Últimamente estoy echando la vista atrás para ver de lejos esas metas que me puse en su día, esos sueños que quería cumplir a lo largo de mi vida, y evaluar de qué manera los he conseguido o cuántos se han quedado por el camino. Yo le echo la culpa a la crisis de los cuarenta (este año todo se lo achaco a ella, pero es que no me diréis que no es buena excusa), por eso de replantearte tu vida y centrarte en lo realmente importante. Lo bueno (y lo malo) que tiene que te guste escribir es que hay documentos escritos allí donde mires, ya sea en forma de diario o entradas en el blog, que te recuerdan en qué pensabas hace unos años, o qué querías tener hecho cuando llegaras a la edad que tienes ahora. No me ha hecho falta leer mucho para ver que me he descarriado.

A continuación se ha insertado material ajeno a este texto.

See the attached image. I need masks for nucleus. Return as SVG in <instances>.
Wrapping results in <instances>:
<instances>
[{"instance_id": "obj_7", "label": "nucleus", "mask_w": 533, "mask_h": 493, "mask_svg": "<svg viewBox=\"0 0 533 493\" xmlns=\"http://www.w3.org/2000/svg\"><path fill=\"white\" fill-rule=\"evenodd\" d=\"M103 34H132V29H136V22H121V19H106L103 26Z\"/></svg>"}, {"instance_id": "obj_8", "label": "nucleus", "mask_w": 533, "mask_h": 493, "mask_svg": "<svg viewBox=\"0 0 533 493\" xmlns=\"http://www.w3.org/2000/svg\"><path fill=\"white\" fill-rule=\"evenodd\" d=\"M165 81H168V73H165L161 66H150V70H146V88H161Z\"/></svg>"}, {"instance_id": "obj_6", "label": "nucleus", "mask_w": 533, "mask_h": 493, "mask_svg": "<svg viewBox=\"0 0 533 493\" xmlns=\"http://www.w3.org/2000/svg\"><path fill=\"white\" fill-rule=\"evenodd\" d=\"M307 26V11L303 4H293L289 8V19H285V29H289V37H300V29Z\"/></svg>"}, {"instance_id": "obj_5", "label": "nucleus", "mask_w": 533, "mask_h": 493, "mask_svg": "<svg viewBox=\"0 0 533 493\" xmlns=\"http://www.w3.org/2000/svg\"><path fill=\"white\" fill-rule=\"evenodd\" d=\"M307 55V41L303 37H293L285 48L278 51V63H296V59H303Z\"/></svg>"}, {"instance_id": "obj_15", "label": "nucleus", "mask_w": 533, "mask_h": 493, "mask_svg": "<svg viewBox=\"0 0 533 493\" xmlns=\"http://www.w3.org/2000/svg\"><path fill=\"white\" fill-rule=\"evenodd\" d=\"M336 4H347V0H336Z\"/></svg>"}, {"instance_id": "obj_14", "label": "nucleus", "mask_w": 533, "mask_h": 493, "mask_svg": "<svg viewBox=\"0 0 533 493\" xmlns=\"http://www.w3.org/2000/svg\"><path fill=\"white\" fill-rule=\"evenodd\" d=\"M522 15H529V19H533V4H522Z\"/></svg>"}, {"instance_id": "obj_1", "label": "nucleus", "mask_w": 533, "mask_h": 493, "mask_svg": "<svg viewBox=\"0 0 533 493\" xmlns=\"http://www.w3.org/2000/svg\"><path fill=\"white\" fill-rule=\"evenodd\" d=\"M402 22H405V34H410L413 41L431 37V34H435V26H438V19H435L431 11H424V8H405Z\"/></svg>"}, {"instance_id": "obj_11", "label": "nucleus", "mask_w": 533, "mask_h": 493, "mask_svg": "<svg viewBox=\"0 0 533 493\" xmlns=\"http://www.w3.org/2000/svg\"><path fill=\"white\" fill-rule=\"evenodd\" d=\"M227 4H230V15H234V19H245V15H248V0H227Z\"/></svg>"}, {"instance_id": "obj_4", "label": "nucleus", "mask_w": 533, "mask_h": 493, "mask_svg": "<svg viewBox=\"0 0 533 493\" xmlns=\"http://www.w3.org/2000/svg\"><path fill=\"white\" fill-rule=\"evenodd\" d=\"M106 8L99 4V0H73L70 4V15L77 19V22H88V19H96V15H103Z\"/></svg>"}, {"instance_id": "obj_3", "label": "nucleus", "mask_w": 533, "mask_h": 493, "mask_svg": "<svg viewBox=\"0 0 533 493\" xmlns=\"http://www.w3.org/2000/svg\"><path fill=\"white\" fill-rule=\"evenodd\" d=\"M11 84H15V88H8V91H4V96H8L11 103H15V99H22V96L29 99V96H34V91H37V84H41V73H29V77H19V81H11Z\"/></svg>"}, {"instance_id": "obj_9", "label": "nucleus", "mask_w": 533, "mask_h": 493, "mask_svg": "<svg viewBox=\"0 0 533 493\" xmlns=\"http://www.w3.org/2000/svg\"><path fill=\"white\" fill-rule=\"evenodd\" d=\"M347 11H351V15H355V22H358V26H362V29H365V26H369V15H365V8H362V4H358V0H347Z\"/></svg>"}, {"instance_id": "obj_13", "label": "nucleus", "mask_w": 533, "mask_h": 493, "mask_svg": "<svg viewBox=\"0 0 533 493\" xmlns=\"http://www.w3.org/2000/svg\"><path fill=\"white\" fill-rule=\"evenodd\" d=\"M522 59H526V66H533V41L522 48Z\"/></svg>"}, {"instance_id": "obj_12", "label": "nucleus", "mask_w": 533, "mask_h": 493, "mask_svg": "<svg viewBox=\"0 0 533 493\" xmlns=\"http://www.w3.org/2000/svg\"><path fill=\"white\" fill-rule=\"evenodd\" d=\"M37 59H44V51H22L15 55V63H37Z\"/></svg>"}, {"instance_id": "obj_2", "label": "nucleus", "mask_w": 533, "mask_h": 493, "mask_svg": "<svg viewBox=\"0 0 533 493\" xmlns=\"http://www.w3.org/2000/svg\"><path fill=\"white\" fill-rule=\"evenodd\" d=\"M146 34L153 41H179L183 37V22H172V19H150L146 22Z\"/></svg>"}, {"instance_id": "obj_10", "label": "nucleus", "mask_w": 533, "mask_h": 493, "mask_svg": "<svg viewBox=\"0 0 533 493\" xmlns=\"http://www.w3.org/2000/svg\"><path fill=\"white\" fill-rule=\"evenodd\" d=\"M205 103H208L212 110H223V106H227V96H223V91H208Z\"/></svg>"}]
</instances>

Este blog empezó porque me gusta escribir. Lo abrí como un diario, un sitio donde descargar todas las ideas que me cruzan por la cabeza, y me ha servido de mucha ayuda. Aquí publiqué pequeños relatos, anécdotas de la escuela, tonterías varias que la gente agradecía más o menos. Nunca he tenido cientos de seguidores, nunca he sido popular, ni falta que hace. Pero últimamente he perdido el norte. Este blog se ha convertido en el saco donde todo cabe, y no era esa mi intención. Las últimas entradas hablan sobre el colesterol y maneras de aprender inglés. ¿Qué tiene eso que ver con contar historias, que es lo que a mí me gusta? Por eso he decidido volver a los orígenes. Volver a escribir, o a reescribir en muchos casos, volver a preocuparme por lo que pasa en el mundo (sobre todo de la literatura, pero habrá más cosas, porque soy curiosa), y centrarme en lo que debería haberme centrado: escribir, escribir y escribir. Con anécdotas, quizás, y chistes, sí, y tonterías, vale, pero sobre todo escritura. Porque es hora de perder la vergüenza ante la gente que me lee y que conozco en persona, que quizás no sepa muy bien de qué pie cojeo porque me da vergüenza decir que escribo, y decirles bien claro: ¿sabes qué? Mi anhelo más grande es publicar un libro y poder llamarme escritora, además de maestra. Ni siquiera quiero vivir de esto, solo ser leída. Y con esa excusa creé el blog, y con esa excusa (en busca de una popularidad mal entendida) el blog se descarrió.

Si todo va bien y no me puede la pereza, este blog migrará en los próximos meses. Mientras tanto, aspiro a escribir cosas que os sirvan, que os interesen, con enlaces que os puedan servir a todos aquellos y aquellas que os habéis pasado por aquí buscando historias. Los otros blogs (uno de educación y otro de reseñas de libros) migrarán también, me los llevo a los tres. No desaparecen, son temas que me gustan demasiado. Quizás aspire a mucho al mantener tres blogs, no lo sé. Peor que ahora no voy a estar.

Vuelta a los orígenes. Vuelta a cumplir metas. Vuelta a ser quien debería haber sido los últimos años.